------ Working data ------

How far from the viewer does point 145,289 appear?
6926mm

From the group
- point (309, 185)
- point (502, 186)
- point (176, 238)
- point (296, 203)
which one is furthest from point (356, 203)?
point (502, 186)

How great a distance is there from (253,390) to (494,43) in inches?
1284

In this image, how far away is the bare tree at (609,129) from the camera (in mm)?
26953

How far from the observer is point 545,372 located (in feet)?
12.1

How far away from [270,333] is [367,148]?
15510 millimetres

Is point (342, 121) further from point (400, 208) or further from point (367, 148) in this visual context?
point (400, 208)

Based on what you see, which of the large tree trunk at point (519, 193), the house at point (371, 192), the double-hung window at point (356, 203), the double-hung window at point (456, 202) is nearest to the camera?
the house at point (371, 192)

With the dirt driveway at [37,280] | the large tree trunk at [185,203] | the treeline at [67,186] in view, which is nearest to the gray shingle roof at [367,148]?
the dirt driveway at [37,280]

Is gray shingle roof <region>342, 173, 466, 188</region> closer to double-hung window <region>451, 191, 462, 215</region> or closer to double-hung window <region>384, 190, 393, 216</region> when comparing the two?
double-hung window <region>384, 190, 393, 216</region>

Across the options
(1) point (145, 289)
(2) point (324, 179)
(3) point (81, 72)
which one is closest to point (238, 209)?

------

## To do
Copy all of the records above word for word, keeping every line in its original order and form.

## The answer
How far from the viewer does point 145,289 appear?
6926mm

From the group
- point (309, 185)
- point (502, 186)
- point (176, 238)
- point (296, 203)
which one is furthest from point (356, 203)?
point (502, 186)

How great a distance is there from (253,390) to (494,43) in inches?
1284

In this image, how far away is the bare tree at (609,129) from the camera (in mm)?
26953

How far from the observer is point 545,372 located (in feet)?
12.1

How far away from [270,333] is [367,148]?
15510 millimetres

Is point (342, 121) further from point (400, 208) or further from point (367, 148) in this visual context?
point (400, 208)

Based on what you see, which of the large tree trunk at point (519, 193), the house at point (371, 192), the double-hung window at point (356, 203), the double-hung window at point (456, 202) is nearest to the camera?
the house at point (371, 192)

With the dirt driveway at [37,280] | the large tree trunk at [185,203] | the treeline at [67,186] in view, which is nearest to the gray shingle roof at [367,148]?
the dirt driveway at [37,280]

Is gray shingle roof <region>342, 173, 466, 188</region> closer to double-hung window <region>451, 191, 462, 215</region> or closer to double-hung window <region>384, 190, 393, 216</region> when comparing the two?
double-hung window <region>384, 190, 393, 216</region>

Across the options
(1) point (145, 289)
(2) point (324, 179)
(3) point (81, 72)
which one is closest to point (238, 209)?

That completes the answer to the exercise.